Tuesday, February 06, 2007

When the internet doesn't work

For Heidegger, technology becomes transparent to our consciousness when it works as it should. "The tool or equipment -- in use -- becomes the means, not the object, of the experience" (Ihde, 32). Of course, we start to notice technology when it doesn't work right. This may seem obvious, but let us take the internet as an example.

When the internet doesn't work right, Sen. Ted Stevens (R-Alaska) gets upset, and it is not good to upset senators. He explains the problem "I, just the other day got, an internet was sent by my staff at 10 o'clock in the morning on Friday and I just got it yesterday."

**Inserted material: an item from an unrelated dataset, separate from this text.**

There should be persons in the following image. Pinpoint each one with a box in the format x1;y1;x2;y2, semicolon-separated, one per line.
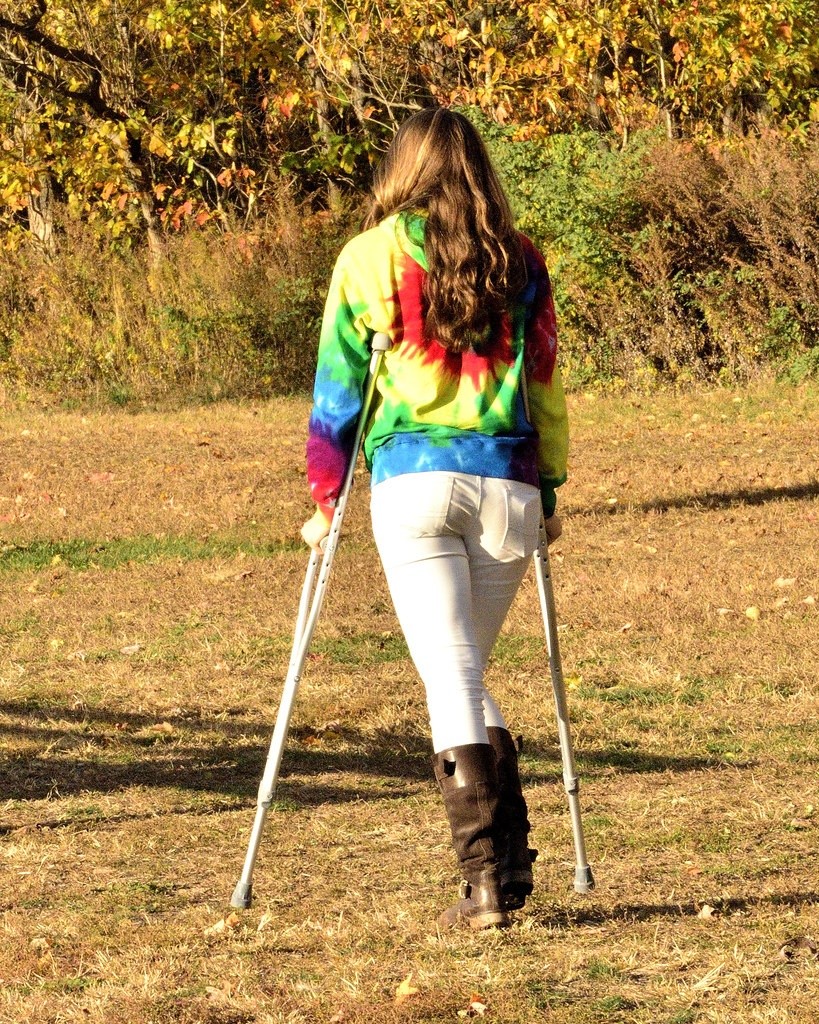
301;108;570;931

Later in his speech (which took place in a regulatory meeting about an ISP throttling VOIP packets), he gives his now famous description of how the internet works:


They want to deliver vast amounts of information over the internet. And again, the internet is not something you just dump something on. It's not a truck.

It's a series of tubes.

And if you don't understand those tubes can be filled and if they are filled, when you put your message in, it gets in line and its going to be delayed by anyone that puts into that tube enormous amounts of material, enormous amounts of material.


So, remember, when the internet is going slow, it's because its tubes are being filled by people who download ten movies.

Thanks, Sen. Stevens, now I know how the internet works.